Like North Korea, the regime controls everything, spies on everybody, at the village level as well as via the Internet, even though less than 1% of the people have Internet access. Like North Korea, the state controls all the land, telecommunication, Internet, mining, banking, and major industries directly or through cronies.
In Ethiopia, like in North Korea, there is no freedom of the press, freedom of assembly, no free or fair election, no property rights, and simply no rule of law when it comes to the majority of the citizens. The ruling party representing less than 6% of the population like the old Apartheid regime rules through its private and ethnic army and cronies.
African leaders democrats, and dictators like Mr. Desalegn are coming to the USA under the invitation of President Obama for a roundtable discussion on Africa. It would have been more natural to invite only those countries respecting and applying democratic principles. Furthermore, winning and dinning with African dictators will mean nothing unless President Obama has a concrete plan and he can make it stick.
For example, he can propose a Marshall Plan for Africa like the way Truman did for Europe. He can prompt African leaders to spend less on the military, because the armies are primarily used to keep the one party dictatorship, and spend more on education, technology, and economic development. Adopt a common language, privatize the economy, end corruption, respect human and property rights, rule of law, and form a stronger economic and political union.
Raging ethnic and religious tension are primarily fueled by lack of hope and oppression. The primary culprit for the hopeless situation, the dictators thrive and survive with U.S. support and largesse. Some will go by the wayside without massive Western aid. This gives President Obama tremendous leverage to promote democratic and economic reform in the continent. For example, the rabid anti-Muslim and anti-homosexual government of Ethiopia lead by Mr.

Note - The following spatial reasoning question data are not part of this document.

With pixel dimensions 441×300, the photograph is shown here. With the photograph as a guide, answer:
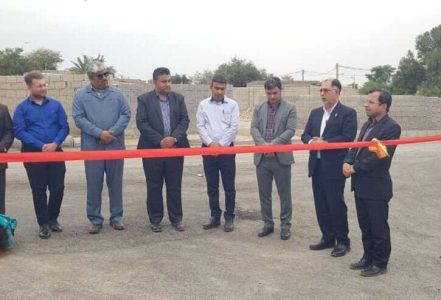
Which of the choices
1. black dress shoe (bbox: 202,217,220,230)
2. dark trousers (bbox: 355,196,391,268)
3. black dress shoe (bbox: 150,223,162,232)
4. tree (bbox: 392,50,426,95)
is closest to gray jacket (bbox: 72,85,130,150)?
black dress shoe (bbox: 150,223,162,232)

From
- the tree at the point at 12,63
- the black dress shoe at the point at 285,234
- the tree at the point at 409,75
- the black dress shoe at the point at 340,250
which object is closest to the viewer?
the black dress shoe at the point at 340,250

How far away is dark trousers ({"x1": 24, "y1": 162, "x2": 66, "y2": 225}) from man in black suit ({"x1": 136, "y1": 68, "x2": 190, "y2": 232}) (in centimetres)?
98

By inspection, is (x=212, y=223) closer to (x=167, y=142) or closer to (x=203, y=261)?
(x=167, y=142)

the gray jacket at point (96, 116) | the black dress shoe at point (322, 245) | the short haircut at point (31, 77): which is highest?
the short haircut at point (31, 77)

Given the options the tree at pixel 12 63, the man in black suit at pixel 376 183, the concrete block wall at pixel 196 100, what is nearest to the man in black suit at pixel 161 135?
the man in black suit at pixel 376 183

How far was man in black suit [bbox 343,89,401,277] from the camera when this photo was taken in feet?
15.6

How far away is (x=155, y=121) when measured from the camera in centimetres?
616

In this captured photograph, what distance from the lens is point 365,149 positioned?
15.9 ft

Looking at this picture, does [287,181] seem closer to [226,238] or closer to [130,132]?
[226,238]

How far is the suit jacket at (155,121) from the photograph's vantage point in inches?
241

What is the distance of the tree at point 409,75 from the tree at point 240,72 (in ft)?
59.7

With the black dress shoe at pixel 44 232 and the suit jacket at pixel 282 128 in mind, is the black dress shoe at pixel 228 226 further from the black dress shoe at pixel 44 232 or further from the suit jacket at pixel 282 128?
the black dress shoe at pixel 44 232

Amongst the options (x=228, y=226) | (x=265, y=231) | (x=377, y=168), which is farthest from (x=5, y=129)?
(x=377, y=168)

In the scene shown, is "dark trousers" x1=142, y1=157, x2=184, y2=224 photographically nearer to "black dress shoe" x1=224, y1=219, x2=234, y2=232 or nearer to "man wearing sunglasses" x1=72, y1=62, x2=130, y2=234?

Desalegn was forced last March by Washington to rescind an anti-homosexual legislation ( Homosexuality-non pardonable) that he orchestrated through his rubber-stamped parliament.

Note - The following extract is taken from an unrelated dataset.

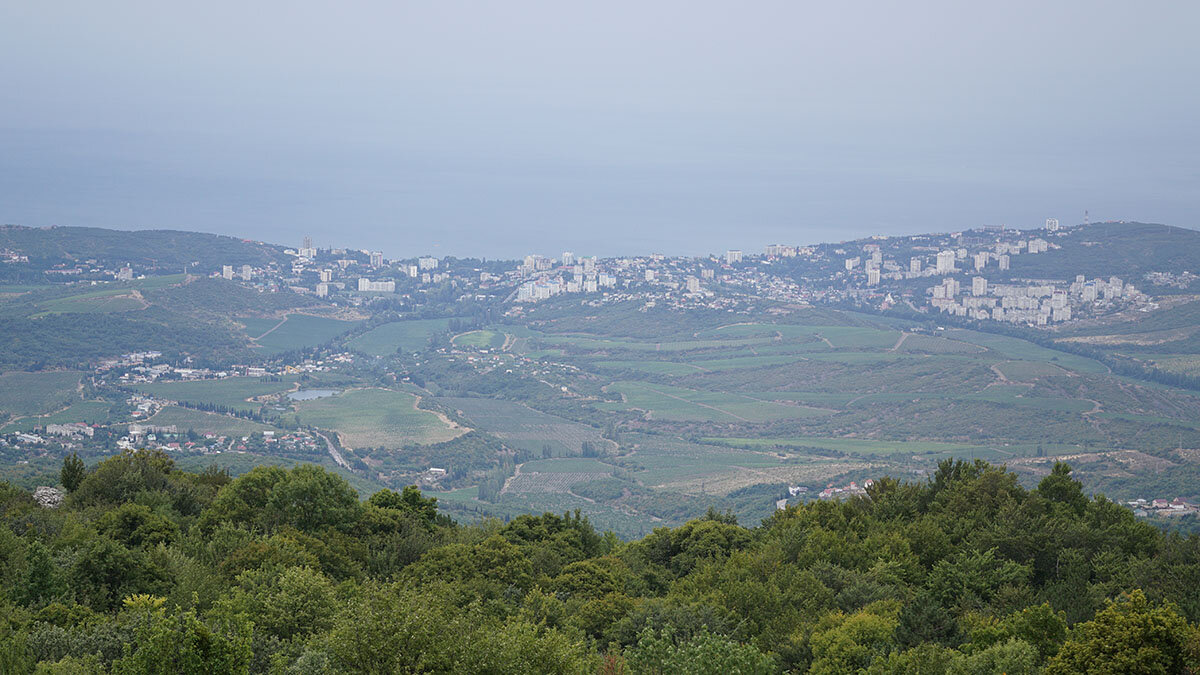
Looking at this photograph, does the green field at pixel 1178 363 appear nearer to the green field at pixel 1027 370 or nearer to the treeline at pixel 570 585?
the green field at pixel 1027 370

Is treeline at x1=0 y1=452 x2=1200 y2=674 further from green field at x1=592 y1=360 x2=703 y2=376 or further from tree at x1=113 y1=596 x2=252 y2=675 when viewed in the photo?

The Ethiopian regime pretended for long for things that it is not in order to earn respect and foreign aid. The Ethiopian regime spends huge sums of money to make sure the West does not notice the cruel and evil system and to portray the regime incorrectly anti-terrorist and democratic.
Azusa Pacific University Board unanimously withdrew a plan to award an honorary degree to Mr. Desalegn on July 31 because of gross human rights violations by his regime (university-withdraws-honor). In 2003, Texas Southern University canceled a planned event with an Ethiopian government delegation for similar reason.

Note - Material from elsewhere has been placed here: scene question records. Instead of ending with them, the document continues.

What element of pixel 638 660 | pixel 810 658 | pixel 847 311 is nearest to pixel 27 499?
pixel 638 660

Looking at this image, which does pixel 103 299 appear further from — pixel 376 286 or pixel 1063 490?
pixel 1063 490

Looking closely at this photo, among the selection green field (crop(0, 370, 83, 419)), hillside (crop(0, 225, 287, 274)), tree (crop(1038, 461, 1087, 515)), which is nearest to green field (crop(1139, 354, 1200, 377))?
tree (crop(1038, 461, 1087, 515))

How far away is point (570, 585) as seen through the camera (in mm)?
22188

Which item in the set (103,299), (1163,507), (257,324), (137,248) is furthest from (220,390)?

President Obama can rise to the challenge if he dared too. Pushing democratic values and free market economic development strategies are critical. President Truman provided a lifeline to a devastated Europe and created strong democratic allies for the U.S. The total cost for the Marshall Plan from 1948-1952 was $13.3 billion. President Obama has the option to embark on a similar, bold political and economic agenda for Africa, while opening a huge market three times that of Europe for American businesses.